2. Let R and C denote the fields of (together with the usual addition and multiplication defined on each of them) real and complex numbers, respectively. Let
$$R_n(s) := \left\{f(s) = \sum_{k=0}^{n-1} \alpha_k e^{-ks} \mid \alpha_k \in R\right\}$$
and
$$C_n(s) := \left\{f(s) = \sum_{k=0}^{n-1} \alpha_k e^{-ks} \mid \alpha_k \in C\right\}$$
where n is a positive integer. Furthermore, let i denote the imaginary unit (i.e., $$i = \sqrt{-1}$$).
a) (8 points) For each couple below, show that the couple, together with the usual addition of functions and the usual multiplication of a function by a scalar, is/is not a linear vector space.
(i) $$(R_n(s), R)$$
(ii) $$(C_n(s), R)$$
(iii) $$(R_n(s), C)$$
(iv) $$(C_n(s), C)$$
b) (6 points) Find the dimension of each of the linear vector spaces defined in part (a) above.
c) (8 points) Define a (i) zero dimensional; (ii) one dimensional; (iii) two dimensional; (iv) four dimensional subspace of $$(C_2(s), R)$$.

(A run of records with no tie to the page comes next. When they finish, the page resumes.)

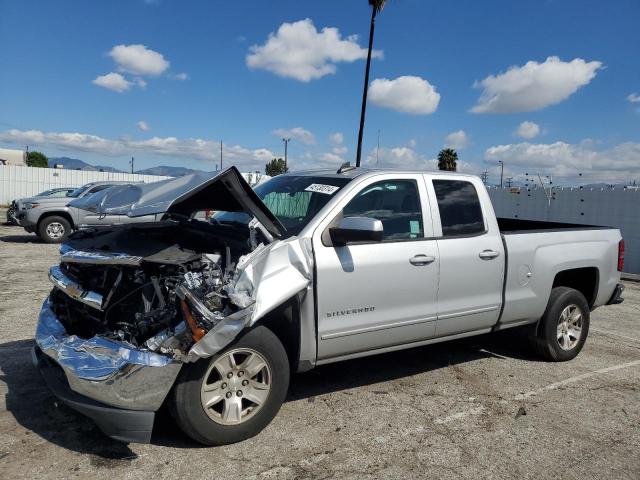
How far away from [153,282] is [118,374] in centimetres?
61

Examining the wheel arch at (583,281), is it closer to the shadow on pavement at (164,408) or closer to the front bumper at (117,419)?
the shadow on pavement at (164,408)

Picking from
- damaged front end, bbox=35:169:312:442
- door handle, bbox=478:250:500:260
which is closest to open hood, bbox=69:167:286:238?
damaged front end, bbox=35:169:312:442

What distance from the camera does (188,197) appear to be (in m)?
3.30

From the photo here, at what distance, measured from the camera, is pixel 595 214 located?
1552cm

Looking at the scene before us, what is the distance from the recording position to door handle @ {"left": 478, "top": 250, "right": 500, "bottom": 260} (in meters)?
4.70

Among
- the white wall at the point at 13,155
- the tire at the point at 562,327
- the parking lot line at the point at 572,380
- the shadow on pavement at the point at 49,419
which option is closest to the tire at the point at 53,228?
the shadow on pavement at the point at 49,419

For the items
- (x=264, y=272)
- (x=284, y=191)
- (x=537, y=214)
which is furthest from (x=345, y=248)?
(x=537, y=214)

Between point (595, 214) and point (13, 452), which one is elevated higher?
point (595, 214)

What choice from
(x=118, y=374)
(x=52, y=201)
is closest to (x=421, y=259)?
(x=118, y=374)

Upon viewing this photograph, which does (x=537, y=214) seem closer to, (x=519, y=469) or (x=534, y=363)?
(x=534, y=363)

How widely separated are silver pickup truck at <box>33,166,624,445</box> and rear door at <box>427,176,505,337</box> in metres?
0.01

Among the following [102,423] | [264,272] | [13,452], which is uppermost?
[264,272]

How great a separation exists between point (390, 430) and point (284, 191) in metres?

d) Choose a basis for $$(C_2(s), R)$$.
e) Find the representation of $$f(s)$$ in part (d).
f) Choose another basis for $$(C_2(s), R)$$ (different than the one you chose in part (d)).
g) Find the transformation which gives the representation of a vector (i.e., a function in $$C_2(s)$$) w.r.t. the basis you chose in part (f) in terms of its representation w.r.t. the basis you chose in part (d).
h) Using the representation you found in part (e) and the transformation you found in part (g), find the representation of $$f(s) = 4 + i + (5 - 2i)e^{-s}$$ w.r.t. the basis you chose in part (f).